» **Aim of the task**: Each entry below is to be transcribed exactly.

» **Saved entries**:

====

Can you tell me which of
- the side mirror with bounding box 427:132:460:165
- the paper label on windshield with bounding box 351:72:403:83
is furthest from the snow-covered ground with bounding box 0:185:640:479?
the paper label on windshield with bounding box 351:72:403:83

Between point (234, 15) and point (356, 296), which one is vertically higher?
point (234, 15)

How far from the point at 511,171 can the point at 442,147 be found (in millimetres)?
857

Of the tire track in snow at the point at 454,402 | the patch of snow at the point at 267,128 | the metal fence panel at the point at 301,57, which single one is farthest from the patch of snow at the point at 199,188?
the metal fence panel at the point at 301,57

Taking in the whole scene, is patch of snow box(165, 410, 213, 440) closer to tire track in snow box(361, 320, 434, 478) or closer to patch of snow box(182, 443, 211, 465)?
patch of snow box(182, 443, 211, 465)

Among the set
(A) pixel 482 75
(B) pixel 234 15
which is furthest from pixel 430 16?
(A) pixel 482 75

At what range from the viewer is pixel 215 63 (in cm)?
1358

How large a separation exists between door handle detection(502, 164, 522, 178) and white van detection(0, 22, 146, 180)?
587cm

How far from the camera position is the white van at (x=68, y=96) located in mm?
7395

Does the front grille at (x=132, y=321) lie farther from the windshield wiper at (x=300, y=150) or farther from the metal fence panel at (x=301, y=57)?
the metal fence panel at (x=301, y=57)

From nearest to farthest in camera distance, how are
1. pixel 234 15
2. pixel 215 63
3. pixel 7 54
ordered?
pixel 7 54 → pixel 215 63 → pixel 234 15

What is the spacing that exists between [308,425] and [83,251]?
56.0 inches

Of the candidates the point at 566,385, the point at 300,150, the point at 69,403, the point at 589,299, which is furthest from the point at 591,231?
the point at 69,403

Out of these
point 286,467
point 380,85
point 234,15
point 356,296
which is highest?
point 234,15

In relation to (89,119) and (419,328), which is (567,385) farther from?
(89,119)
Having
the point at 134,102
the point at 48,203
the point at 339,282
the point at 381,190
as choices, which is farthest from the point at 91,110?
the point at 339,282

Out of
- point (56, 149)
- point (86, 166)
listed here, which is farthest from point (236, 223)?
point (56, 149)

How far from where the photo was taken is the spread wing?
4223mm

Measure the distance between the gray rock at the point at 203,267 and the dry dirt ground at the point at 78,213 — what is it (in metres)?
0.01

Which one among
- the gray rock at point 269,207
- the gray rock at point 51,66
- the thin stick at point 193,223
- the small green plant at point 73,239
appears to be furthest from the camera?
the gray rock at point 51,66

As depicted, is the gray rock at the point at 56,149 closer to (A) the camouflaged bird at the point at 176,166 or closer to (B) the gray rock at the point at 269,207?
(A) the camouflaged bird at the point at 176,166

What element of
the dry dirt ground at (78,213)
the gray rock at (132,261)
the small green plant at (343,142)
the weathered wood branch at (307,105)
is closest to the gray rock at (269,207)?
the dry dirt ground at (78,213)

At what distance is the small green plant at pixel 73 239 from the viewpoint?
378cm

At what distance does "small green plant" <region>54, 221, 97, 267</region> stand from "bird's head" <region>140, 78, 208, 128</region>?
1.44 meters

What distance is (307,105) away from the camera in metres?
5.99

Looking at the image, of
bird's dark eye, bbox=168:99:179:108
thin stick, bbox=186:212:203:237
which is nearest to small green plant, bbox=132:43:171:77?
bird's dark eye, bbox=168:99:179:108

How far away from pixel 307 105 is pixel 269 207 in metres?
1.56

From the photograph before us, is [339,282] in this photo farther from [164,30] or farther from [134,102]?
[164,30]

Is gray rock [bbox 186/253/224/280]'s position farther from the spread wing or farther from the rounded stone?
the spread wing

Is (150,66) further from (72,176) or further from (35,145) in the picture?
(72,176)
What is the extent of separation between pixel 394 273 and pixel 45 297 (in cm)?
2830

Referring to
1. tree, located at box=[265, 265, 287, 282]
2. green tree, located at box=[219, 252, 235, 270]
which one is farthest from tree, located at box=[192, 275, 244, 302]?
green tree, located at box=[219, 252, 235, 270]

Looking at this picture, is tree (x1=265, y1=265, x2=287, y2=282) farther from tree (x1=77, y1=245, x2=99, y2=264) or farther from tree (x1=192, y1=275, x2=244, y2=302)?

====

» **In response**:
Can you tell me which of
- the side mirror with bounding box 427:132:460:165
- the paper label on windshield with bounding box 351:72:403:83
is furthest from the snow-covered ground with bounding box 0:185:640:479?
the paper label on windshield with bounding box 351:72:403:83

Between point (234, 15) and point (356, 296), which one is vertically higher?
point (234, 15)

How far from the point at 511,171 can the point at 442,147 be found (in millimetres)?
857

Of the tire track in snow at the point at 454,402 | the patch of snow at the point at 267,128 | the metal fence panel at the point at 301,57, which single one is farthest from the patch of snow at the point at 199,188?
the metal fence panel at the point at 301,57

Taking in the whole scene, is patch of snow box(165, 410, 213, 440) closer to tire track in snow box(361, 320, 434, 478) or closer to patch of snow box(182, 443, 211, 465)?
patch of snow box(182, 443, 211, 465)

Among the set
(A) pixel 482 75
(B) pixel 234 15
which is furthest from pixel 430 16?
(A) pixel 482 75

At what range from the viewer is pixel 215 63 (in cm)?
1358

How large a separation exists between door handle detection(502, 164, 522, 178) and white van detection(0, 22, 146, 180)?
587cm

How far from the camera position is the white van at (x=68, y=96) located in mm?
7395

Does the front grille at (x=132, y=321) lie farther from the windshield wiper at (x=300, y=150) or farther from the metal fence panel at (x=301, y=57)?
the metal fence panel at (x=301, y=57)

From nearest to farthest in camera distance, how are
1. pixel 234 15
2. pixel 215 63
3. pixel 7 54
ordered?
pixel 7 54 → pixel 215 63 → pixel 234 15

What is the spacing that exists between [308,425] and [83,251]?
56.0 inches

Of the candidates the point at 566,385, the point at 300,150, the point at 69,403, the point at 589,299, which is furthest from the point at 591,231?
the point at 69,403

Out of these
point 286,467
point 380,85
point 234,15
point 356,296
which is highest?
point 234,15

In relation to (89,119) and (419,328), which is (567,385) farther from?
(89,119)
Having
the point at 134,102
the point at 48,203
the point at 339,282
the point at 381,190
as choices, which is farthest from the point at 91,110?
the point at 339,282

Out of
- point (56, 149)
- point (86, 166)
listed here, which is farthest from point (236, 223)?
point (56, 149)

How far from where the photo was taken is the spread wing?
4223mm

Measure the distance between the gray rock at the point at 203,267 and the dry dirt ground at the point at 78,213 — what is it (in metres)?
0.01

Which one among
- the gray rock at point 269,207
- the gray rock at point 51,66
- the thin stick at point 193,223
- the small green plant at point 73,239
appears to be furthest from the camera?
the gray rock at point 51,66

As depicted, is the gray rock at the point at 56,149 closer to (A) the camouflaged bird at the point at 176,166 or closer to (B) the gray rock at the point at 269,207?
(A) the camouflaged bird at the point at 176,166

What element of
the dry dirt ground at (78,213)
the gray rock at (132,261)
the small green plant at (343,142)
the weathered wood branch at (307,105)
is closest to the gray rock at (269,207)?
the dry dirt ground at (78,213)

At what distance is the small green plant at pixel 73 239 from the viewpoint?
378cm

At what distance does "small green plant" <region>54, 221, 97, 267</region> stand from "bird's head" <region>140, 78, 208, 128</region>?
1.44 meters

What distance is (307,105) away from the camera in metres?
5.99

Looking at the image, of
bird's dark eye, bbox=168:99:179:108
thin stick, bbox=186:212:203:237
which is nearest to small green plant, bbox=132:43:171:77?
bird's dark eye, bbox=168:99:179:108

How far away from pixel 307 105 is pixel 269 207 in metres?
1.56

From the photograph before us, is [339,282] in this photo farther from [164,30] or farther from [134,102]?
[164,30]

Is gray rock [bbox 186/253/224/280]'s position farther from the spread wing or farther from the rounded stone?
the spread wing

Is (150,66) further from (72,176) or further from (35,145) in the picture?
(72,176)
What is the extent of separation between pixel 394 273 and pixel 45 297 (in cm)?
2830

Referring to
1. tree, located at box=[265, 265, 287, 282]
2. green tree, located at box=[219, 252, 235, 270]
which one is farthest from tree, located at box=[192, 275, 244, 302]?
green tree, located at box=[219, 252, 235, 270]

Looking at this picture, is tree (x1=265, y1=265, x2=287, y2=282) farther from tree (x1=77, y1=245, x2=99, y2=264) or farther from tree (x1=192, y1=275, x2=244, y2=302)?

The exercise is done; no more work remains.